__Document segment__:
Yet striding across the lake and ploughing through meals has preserved all balance, and thus all improvement, through acknowledgement of these inadequacies. Tautness ripples in the muscles and joints awakened from seven years of dormancy. Explosions of purpose rattle the sloth from its high perch among the trees. Bubbles of satisfied and realised physicality grow heavy and pop, only to rebuild their worldly spheres when energy returns. The shivers of cold, fatigue and malaise have become the tremors of action soon to be engaged: stimulation where only stagnancy was known. There is no discomfort, only challenge. The process of my lifestyle has realised such potential that I urgently pursue it, and in this urgency find purpose. Future plans and aims are meaningless when compared with present exertions.

I long to master this energy. It is an energy which is intertwined with discipline. Without discipline, exertion existed as a chaotic and aimless struggle, barrelling my will from one hastily-determined judgement to another. Within this realisation lies the faint whisperings of the answers to several questions about life; the abandonment of dreams, passions, friends and responsibilities is most pertinent. Despair pointed to the tower of Babel, its spire towering above the range of my sight, and sneered: Concede, for it is all unattainable. Never was the unity of passion, fulfilment and happiness sought; never could it be, for there was not the realisation that discipline, patience and purpose formed the unifying construct.

That this can be written even in the grip of hungering, fatigued malaise echoes the truth of this. Creativity does not call to me now, its sleep undisturbed by my hand and the pen’s function at only a basic level. The mind narrates only what it knows and not what it imagines. Yet everything turns full circle. In fatigue, we learn the greatest boundaries of our exertion. Creation, perseverance and discipline grapple with tiredness, and are victorious. To hone these skills is a strong objective, for when they can be united with a freshness of mind, body and fervour, then the pursuit of greater ambitions will be made possible.

12/03/2011

Stagnancy


Malaise creeps into the subconscious mind like mildew into the corners of a squalid room. Intent is devoid of initiative. That which must be acted upon can be perceived, yet is left to lie stagnant. No, it is not procrastination; distracting whims and gratifying pastimes are rarely indulged. Instead, it is reliving Joseph and I’s climb of El Misti: lumbering bodies heaving one leg ahead of the other up a slippery scree slope, while the mind struggles against its own mountain of exhaustion and oxygen deprivation. Mist blankets the shingly volcano, lathered in snow for the solitary day of the year. It is a day of forlornly trying to usurp the sloth of both mind and body. Left foot, right foot. Being unable to see our objective itches away at contentment. This hazy existence, where the confused mind takes longer to respond and where the journey has no apparent direction, portrays the general feeling of stagnancy.

Stagnancy is when an environment or a mindset no longer allows growth to flourish. Fresh experiences, together with the insights stirred up by reflection, form the strongest stimuli for this growth. To begin conveying the past year’s changes in both mindset and the opportunity for experience, and with this the lifestyle of stagnancy, several impressions from the trip must be covered. Challenge, fulfilment, isolation, wonder: our experience grew with every aspect of the trip, whether negative or positive. Cooking a meal might have involved the logistics of buying food, exchanging simple words in broken tongues, and either meeting other travellers in the hostel kitchen, or dining alone and wishing that the family was there for company. In the merest task lurked challenge, achievement, segregation or immersion, and even fulfilment. Travelling may well be the antithesis of stagnancy.

__Dataset__:
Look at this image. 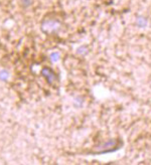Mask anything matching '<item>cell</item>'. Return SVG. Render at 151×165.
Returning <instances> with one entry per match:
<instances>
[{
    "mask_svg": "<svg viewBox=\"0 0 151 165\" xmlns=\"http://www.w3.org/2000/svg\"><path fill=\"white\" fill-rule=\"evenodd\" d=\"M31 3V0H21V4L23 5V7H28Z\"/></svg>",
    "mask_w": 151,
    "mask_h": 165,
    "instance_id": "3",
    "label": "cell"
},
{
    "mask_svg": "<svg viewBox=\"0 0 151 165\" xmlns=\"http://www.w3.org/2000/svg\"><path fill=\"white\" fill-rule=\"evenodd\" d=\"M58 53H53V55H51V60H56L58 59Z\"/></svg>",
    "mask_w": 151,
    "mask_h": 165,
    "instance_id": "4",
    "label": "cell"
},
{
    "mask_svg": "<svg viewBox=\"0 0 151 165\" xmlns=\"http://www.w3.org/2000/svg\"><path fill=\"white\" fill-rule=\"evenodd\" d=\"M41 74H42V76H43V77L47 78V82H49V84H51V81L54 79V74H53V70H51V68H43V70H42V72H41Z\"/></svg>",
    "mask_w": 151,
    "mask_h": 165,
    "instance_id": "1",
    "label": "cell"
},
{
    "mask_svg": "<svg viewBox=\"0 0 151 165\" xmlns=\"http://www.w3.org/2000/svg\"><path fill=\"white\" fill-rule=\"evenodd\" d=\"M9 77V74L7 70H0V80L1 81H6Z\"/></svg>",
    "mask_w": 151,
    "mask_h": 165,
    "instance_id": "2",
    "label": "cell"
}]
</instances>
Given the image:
* * *
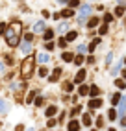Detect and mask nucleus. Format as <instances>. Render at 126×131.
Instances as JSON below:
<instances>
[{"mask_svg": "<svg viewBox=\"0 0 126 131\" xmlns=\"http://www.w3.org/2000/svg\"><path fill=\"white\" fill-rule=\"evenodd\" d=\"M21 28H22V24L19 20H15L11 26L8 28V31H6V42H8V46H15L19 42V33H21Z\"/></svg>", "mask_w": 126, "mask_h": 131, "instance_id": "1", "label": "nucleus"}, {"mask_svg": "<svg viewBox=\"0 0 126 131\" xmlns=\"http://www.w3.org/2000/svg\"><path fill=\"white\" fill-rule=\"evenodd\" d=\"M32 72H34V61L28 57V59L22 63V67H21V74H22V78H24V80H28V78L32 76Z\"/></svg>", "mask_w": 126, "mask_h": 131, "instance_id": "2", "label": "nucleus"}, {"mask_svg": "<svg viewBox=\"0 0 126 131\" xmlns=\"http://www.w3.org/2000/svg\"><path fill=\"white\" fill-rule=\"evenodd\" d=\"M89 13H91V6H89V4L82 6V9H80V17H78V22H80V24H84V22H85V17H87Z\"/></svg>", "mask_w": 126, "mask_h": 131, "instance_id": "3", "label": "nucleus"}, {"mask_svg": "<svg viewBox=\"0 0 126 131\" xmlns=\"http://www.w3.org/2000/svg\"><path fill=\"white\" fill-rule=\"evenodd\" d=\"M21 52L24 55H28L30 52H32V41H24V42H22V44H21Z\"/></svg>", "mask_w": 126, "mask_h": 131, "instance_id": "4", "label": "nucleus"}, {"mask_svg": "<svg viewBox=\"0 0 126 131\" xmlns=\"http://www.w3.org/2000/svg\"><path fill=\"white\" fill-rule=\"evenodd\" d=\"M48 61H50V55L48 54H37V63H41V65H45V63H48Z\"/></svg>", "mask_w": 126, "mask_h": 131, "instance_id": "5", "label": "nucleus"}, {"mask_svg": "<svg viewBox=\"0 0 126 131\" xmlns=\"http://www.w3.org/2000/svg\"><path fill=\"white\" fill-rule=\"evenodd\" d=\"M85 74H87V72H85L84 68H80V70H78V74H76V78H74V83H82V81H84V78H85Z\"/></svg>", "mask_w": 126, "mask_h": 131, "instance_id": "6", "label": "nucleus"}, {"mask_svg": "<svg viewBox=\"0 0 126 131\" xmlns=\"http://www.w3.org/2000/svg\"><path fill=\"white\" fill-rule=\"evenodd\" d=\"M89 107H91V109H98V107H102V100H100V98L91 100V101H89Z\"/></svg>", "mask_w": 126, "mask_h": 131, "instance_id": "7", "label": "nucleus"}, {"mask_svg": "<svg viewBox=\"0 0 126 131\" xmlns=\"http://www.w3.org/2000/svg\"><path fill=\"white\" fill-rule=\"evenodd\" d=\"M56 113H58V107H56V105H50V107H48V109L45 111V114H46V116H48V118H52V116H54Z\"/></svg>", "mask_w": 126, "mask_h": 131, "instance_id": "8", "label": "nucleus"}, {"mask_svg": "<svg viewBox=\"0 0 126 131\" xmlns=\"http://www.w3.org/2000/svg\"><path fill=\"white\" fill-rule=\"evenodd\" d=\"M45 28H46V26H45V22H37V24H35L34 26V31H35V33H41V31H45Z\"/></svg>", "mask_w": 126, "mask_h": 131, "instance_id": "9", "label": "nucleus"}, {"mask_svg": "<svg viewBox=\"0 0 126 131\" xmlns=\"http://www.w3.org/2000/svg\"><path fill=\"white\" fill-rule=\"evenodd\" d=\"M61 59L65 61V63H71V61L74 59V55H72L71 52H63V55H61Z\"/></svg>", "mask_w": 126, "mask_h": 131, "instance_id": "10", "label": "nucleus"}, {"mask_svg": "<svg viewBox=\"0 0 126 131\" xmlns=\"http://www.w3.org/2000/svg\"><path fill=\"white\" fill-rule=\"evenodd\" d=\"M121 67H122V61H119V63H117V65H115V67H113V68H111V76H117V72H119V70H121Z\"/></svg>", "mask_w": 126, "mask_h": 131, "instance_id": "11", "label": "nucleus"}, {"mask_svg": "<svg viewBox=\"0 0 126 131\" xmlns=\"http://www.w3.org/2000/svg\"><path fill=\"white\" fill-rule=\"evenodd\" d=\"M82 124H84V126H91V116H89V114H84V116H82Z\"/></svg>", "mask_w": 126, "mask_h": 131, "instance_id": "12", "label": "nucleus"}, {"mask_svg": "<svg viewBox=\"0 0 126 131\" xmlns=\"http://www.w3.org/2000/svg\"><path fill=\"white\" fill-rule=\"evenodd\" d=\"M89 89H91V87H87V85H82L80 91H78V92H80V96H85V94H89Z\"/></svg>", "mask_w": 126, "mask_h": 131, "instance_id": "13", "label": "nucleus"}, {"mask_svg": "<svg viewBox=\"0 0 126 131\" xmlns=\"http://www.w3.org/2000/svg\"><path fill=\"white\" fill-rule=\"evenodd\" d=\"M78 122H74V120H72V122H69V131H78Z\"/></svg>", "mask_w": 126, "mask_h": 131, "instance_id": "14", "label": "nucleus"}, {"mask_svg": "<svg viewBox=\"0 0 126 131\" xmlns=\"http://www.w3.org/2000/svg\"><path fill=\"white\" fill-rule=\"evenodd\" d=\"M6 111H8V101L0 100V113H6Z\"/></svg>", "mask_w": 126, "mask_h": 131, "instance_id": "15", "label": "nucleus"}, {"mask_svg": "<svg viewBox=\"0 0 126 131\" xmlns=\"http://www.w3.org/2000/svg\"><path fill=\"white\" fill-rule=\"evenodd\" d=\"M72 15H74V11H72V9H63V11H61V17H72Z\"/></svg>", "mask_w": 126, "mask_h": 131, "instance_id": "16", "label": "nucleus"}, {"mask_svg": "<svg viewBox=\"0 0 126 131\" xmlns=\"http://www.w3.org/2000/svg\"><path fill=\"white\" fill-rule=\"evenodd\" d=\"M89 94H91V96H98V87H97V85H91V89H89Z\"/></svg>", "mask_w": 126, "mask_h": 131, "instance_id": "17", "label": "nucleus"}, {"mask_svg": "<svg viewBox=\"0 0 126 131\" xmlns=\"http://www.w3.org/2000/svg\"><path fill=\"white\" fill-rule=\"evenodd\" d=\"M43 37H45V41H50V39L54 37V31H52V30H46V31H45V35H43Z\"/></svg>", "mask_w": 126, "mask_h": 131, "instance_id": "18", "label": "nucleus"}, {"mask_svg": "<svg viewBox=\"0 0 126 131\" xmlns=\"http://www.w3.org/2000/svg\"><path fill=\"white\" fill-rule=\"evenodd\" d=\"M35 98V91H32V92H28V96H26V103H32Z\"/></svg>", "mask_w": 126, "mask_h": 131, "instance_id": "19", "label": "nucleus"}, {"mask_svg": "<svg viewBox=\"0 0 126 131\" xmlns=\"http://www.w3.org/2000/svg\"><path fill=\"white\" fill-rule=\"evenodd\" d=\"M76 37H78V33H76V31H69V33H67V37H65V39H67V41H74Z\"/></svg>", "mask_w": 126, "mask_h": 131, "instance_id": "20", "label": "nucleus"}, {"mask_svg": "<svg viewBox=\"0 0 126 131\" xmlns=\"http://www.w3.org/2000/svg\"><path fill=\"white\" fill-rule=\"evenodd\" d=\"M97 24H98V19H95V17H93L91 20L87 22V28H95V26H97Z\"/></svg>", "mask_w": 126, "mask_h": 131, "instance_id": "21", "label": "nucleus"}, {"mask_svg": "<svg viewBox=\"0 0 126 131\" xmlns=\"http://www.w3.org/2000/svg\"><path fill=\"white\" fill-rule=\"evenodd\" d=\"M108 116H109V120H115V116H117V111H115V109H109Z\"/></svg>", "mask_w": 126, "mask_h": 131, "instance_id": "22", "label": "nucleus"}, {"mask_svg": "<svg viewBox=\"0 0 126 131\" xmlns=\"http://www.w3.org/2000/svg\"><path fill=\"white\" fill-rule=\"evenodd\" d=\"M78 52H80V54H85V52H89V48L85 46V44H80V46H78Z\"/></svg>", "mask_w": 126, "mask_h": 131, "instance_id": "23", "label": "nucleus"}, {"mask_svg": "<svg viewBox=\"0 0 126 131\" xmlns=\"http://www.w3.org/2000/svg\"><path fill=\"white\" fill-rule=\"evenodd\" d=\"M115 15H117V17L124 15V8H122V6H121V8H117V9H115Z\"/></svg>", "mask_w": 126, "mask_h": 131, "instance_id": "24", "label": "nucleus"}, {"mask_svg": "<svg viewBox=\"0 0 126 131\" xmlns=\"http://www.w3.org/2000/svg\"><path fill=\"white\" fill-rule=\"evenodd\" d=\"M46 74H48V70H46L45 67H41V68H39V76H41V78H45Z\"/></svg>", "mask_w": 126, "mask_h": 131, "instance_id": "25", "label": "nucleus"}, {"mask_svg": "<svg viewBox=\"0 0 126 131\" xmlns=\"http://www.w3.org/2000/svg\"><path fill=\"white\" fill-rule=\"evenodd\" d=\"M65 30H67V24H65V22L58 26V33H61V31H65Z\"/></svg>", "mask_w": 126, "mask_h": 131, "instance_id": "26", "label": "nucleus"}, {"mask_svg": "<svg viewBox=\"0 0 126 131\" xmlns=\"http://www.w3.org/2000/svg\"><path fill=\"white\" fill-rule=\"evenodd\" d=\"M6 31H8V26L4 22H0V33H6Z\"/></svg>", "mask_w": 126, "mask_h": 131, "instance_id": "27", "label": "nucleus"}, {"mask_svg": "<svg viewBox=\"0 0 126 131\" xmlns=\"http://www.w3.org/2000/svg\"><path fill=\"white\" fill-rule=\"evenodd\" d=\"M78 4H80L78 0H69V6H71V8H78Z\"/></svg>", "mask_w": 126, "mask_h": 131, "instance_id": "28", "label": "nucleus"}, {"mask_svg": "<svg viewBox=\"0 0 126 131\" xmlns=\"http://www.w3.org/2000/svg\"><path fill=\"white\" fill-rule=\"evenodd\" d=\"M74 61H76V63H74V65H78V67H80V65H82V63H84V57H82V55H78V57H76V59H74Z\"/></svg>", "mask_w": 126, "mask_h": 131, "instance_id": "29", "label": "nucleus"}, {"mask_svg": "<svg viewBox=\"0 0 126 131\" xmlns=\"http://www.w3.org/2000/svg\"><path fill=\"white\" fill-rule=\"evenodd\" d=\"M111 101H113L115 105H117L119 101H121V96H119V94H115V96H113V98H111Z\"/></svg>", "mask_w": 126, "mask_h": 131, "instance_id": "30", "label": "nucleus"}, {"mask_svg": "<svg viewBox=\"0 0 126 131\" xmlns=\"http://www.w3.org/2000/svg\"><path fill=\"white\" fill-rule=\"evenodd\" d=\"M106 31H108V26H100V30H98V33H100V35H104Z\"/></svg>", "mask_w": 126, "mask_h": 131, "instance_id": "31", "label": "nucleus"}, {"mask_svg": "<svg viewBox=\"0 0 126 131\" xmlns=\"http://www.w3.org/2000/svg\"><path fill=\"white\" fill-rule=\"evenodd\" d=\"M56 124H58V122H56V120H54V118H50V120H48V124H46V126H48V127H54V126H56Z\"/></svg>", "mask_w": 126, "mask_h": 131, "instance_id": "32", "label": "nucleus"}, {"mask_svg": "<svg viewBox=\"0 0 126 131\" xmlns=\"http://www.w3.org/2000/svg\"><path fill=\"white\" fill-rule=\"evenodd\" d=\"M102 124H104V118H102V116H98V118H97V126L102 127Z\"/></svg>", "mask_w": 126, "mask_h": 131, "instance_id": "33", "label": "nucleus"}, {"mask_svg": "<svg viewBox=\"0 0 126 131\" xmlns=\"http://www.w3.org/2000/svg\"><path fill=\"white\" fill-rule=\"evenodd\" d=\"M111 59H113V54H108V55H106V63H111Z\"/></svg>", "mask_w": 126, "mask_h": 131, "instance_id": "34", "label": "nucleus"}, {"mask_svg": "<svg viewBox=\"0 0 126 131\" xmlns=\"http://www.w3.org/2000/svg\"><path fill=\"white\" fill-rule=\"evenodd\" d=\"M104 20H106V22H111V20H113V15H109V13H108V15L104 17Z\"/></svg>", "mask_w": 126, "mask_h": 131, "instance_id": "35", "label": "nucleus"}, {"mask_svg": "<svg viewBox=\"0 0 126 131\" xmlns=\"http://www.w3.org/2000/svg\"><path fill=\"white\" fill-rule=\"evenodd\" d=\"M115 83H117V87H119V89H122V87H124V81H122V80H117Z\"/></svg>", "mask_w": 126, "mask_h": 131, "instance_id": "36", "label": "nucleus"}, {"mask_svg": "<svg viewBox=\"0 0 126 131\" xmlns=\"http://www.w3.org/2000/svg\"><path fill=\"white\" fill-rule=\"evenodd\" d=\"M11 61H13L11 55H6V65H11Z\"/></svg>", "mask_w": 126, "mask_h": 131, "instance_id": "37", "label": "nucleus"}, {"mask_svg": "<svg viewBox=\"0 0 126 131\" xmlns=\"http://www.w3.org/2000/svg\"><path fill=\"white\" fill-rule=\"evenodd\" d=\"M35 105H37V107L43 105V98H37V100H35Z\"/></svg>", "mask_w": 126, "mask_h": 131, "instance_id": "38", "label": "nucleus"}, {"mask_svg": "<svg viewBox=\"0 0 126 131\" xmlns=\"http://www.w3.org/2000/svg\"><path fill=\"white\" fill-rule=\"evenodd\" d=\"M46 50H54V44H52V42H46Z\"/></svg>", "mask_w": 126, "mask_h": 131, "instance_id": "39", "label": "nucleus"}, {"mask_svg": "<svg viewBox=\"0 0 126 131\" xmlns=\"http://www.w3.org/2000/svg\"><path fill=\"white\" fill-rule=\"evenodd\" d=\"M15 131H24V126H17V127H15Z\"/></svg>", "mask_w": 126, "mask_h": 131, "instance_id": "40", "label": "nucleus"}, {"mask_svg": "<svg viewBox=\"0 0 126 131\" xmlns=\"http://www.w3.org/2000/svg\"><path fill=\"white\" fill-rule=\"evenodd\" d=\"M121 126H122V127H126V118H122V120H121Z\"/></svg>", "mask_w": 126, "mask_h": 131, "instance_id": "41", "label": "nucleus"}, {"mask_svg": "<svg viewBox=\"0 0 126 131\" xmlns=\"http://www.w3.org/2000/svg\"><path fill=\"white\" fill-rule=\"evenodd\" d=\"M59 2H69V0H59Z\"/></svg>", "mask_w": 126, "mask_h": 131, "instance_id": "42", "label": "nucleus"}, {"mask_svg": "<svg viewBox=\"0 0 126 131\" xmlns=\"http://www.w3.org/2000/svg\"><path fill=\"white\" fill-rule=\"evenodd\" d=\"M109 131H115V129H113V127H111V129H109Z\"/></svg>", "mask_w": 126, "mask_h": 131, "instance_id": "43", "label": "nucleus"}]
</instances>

__Stated problem__: Please write out the passage of the essay on discipline and stagnancy that begins at the words "Yet striding across" and ends after "with present exertions.". The items have nothing to do with what follows.

__Result for this task__:
Yet striding across the lake and ploughing through meals has preserved all balance, and thus all improvement, through acknowledgement of these inadequacies. Tautness ripples in the muscles and joints awakened from seven years of dormancy. Explosions of purpose rattle the sloth from its high perch among the trees. Bubbles of satisfied and realised physicality grow heavy and pop, only to rebuild their worldly spheres when energy returns. The shivers of cold, fatigue and malaise have become the tremors of action soon to be engaged: stimulation where only stagnancy was known. There is no discomfort, only challenge. The process of my lifestyle has realised such potential that I urgently pursue it, and in this urgency find purpose. Future plans and aims are meaningless when compared with present exertions.